Fui vítima de abuso sexual, vou tornar-me abusador?

A ideia de que um rapaz vítima de violência sexual se tornará, ele próprio, um abusador é um mito que assombra e silencia muitos homens sobreviventes. No entanto, não é esta a realidade.

Por terem sido vítimas de violência sexual, há homens sobreviventes que receiam poder vir a abusar sexualmente de crianças. É importante esclarecer, desde já, que não existe uma relação causal. Todavia, este medo infundado é reforçado socialmente devido aos mitos e crenças erradas sobre estes temas e, não só gera sofrimento e ansiedade, como também contribui para que os sobreviventes continuem a sofrer em silêncio. Há abusadores (cerca de 30%) que referem terem sido vítimas de abuso sexual no passado, mas — atenção — deduzir que 30% dos homens sobreviventes tornar-se-á abusador é uma conclusão errada. Repetimos: não existe uma relação causal. Quando, no apoio psicológico, exploramos este receio, é evidente que este não está relacionado com o facto de o sobrevivente sentir desejo ou atração sexual por crianças.
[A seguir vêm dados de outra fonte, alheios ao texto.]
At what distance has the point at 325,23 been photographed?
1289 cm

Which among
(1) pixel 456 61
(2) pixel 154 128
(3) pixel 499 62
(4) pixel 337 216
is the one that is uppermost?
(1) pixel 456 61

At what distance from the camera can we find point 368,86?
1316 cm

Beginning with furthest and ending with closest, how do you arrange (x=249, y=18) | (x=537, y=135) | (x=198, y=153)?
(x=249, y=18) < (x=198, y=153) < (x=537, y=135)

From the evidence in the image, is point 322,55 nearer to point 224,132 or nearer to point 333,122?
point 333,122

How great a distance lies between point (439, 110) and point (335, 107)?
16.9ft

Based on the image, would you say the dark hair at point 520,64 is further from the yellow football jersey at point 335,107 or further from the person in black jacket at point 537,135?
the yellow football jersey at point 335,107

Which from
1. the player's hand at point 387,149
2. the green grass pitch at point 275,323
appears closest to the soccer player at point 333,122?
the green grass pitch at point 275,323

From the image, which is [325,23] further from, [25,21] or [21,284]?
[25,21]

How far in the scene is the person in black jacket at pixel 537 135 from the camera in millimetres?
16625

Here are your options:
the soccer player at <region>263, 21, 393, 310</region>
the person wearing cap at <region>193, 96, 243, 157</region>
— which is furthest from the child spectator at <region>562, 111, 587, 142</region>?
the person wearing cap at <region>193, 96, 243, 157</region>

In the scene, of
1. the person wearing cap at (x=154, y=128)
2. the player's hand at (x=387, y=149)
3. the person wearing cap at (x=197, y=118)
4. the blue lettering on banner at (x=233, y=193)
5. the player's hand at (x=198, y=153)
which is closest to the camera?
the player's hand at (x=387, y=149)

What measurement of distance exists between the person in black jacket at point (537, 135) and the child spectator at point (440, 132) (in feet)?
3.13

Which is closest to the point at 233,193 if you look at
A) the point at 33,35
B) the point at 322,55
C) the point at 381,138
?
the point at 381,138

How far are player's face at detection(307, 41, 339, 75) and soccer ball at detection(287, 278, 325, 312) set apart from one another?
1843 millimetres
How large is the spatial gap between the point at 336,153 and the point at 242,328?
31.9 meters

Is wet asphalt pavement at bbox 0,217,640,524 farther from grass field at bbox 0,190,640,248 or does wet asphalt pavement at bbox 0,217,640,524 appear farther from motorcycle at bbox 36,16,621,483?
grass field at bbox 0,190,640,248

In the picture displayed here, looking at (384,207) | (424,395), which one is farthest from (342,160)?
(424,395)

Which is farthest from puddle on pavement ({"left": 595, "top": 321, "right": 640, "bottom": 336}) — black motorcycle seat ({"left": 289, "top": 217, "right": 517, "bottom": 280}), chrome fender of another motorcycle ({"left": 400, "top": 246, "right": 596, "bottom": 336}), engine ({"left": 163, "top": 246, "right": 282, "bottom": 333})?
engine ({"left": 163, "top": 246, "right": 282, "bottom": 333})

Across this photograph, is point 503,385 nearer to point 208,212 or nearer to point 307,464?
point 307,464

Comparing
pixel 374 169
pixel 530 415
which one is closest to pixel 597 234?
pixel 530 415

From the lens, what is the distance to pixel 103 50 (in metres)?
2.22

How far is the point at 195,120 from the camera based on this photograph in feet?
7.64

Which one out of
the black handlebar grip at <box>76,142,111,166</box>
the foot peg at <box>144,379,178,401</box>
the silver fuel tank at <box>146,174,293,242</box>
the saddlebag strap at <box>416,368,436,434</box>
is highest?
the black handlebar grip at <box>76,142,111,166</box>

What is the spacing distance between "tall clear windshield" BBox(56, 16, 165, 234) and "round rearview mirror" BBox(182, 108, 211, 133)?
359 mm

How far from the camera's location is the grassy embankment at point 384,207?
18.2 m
Prende-se, sim, com a preocupação irracional — baseada na desinformação sobre o porquê de os abusadores vitimarem crianças — de que, por ter sido abusado, é inevitável tornar-se um abusador. 

Esta dúvida pode estar presente de várias formas, como por exemplo, através de pensamentos disruptivos recorrentes, nos quais o sobrevivente receia poder magoar uma criança e acredita que tal pode mesmo vir a acontecer. Alguns homens sentem dificuldade em manifestar carinho ou afeto pelas crianças que fazem parte da sua vida, como filhas e filhos ou sobrinhas e sobrinhos. Para muitos pais, abraçar, pegar ao colo ou dar banho às suas crianças , pode ser um momento de ansiedade marcado pelo medo de fazer algo de errado. Em algumas situações, esta preocupação pode ser tão intensa que leva o sobrevivente a adotar comportamentos de evitamento, como não interagir com as crianças da sua família, evitar passar perto de escolas ou parques infantis ou até mesmo tomar a decisão de não ser pai.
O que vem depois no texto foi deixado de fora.